Outsourcing by bio/pharmaceutical companies is increasing in volume and scope, but what are some factors that may constrain
growth? Effective communication and effective relationship management, from both a sponsor company and contract manufacturing
organization (CMO) perspective, pose a potential bottleneck to realizing the potential of outsourcing.
Even before the current economic downturn, biomanufacturers said that "establishing a good working relationship"
was the most difficult and challenging aspect of outsourcing (1). As outsourcing expands, CMOs and client companies will need
to improve their respective skill sets to manage these external relationships. The great majority of CMOs surveyed in BioPlan
Associates' 7th Annual Report and Survey of Biopharmaceutical Manufacturing Capacity and Production said their customers had unrealistic timeframes (82% said so) and lacked the ability to communicate effectively (80% said
so). The survey included 327 individual respondentsat biopharmaceutical manufacturers and CMOs in 35 countries.
Insufficient communication is a well-documented managerial problem.

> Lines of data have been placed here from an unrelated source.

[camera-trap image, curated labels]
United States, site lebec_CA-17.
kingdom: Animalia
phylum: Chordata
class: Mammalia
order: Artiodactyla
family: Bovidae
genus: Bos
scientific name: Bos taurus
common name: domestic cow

Managers must be able to lead in a highly dynamic environment
and create an organization where communication effectively flows at all levels (2), which is sometimes a skill set not adequately
developed by biomedical scientists in managerial positions. Academic entrepreneurs account for 43.1% of founders of biotechnology
companies, a level that is far greater than any other industry (3). There may be some correlation between this predominance
of scientists in managerial roles and the relative success of biopharmaceutical organizations as businesses.
Perhaps as a result of the growth in outsourcing, problems in the client–contractor relationship continue to expand. The 2010
BioPlan study identified 11 crucial issues that CMOs cited as the most common mistakes made by their clients (i.e., biomanufacturers).
CMOs cited two main points: "clients don't plan their technology-transfer process" and "clients don't communicate with us
Operational issues are also crucial. Seventy-eight percent of the CMOs surveyed said that "clients wanting to contain cost
by doing limited development runs but still expecting successful full-scale manufacturing" was either a "very important" or
"important" problem. This issue involves cost containment and time-to-project completion. It also suggests that the majority
of biomanufacturers, who are under increasing cost and time pressures, are pushing that stress onto their suppliers. The second
relationship problem involves unrealistic expectations: Forty-six percent of CMOs cited as a "very important" concern that
"clients don't build in sufficient time for the project" (i.e., unrealistic timeframes).